Recorded information:
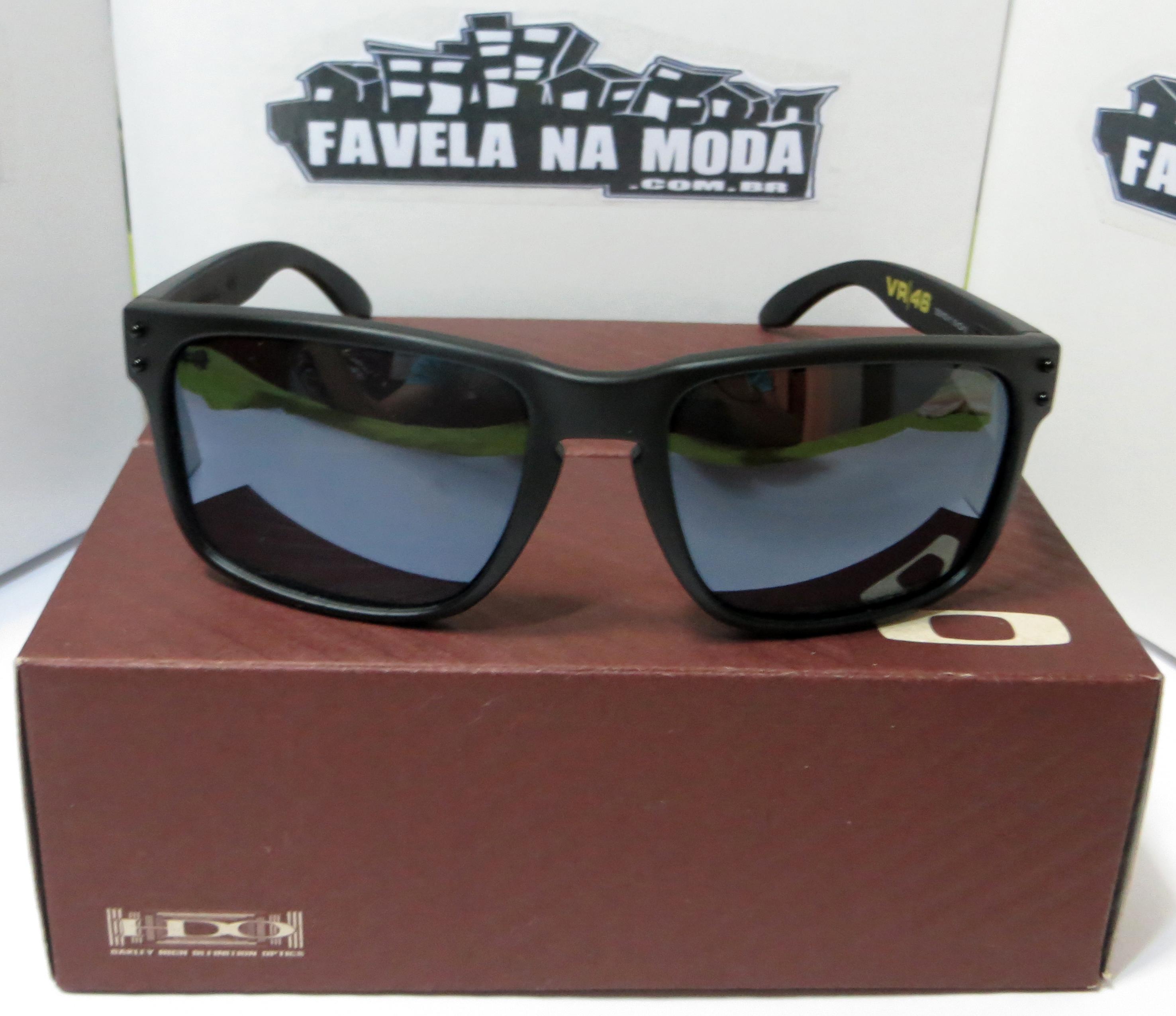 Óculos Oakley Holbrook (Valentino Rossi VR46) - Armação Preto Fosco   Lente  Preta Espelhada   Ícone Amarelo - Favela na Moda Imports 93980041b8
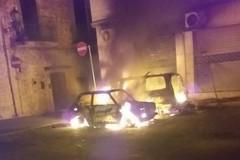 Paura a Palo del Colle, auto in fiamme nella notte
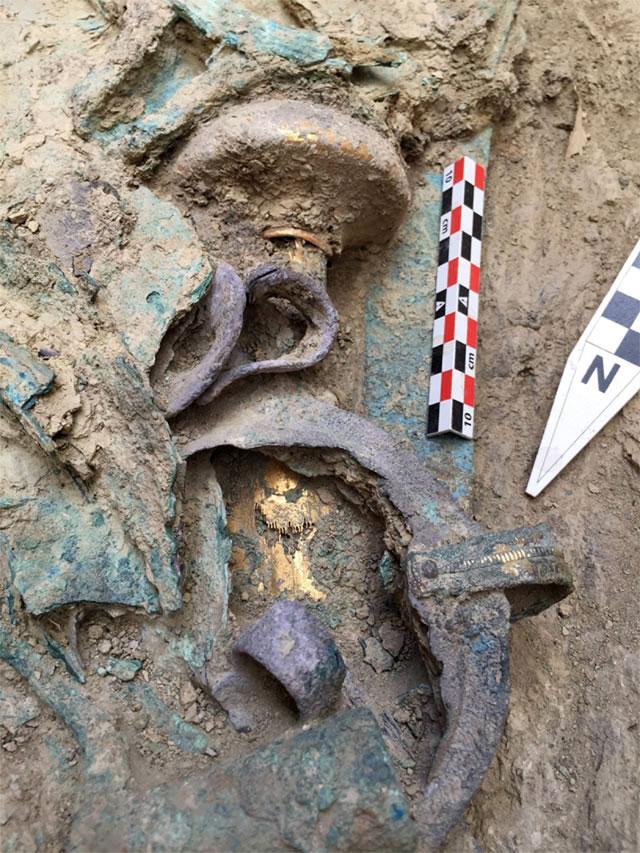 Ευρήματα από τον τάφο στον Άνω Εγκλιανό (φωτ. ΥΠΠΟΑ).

Exercise objective: The full listing, reproduced exactly and without pictures, is the expected output.

Task result:
 Óculos Oakley Holbrook (Valentino Rossi VR46) - Armação Preto Fosco   Lente  Preta Espelhada   Ícone Amarelo - Favela na Moda Imports 93980041b8
 Paura a Palo del Colle, auto in fiamme nella notte
 Ευρήματα από τον τάφο στον Άνω Εγκλιανό (φωτ. ΥΠΠΟΑ).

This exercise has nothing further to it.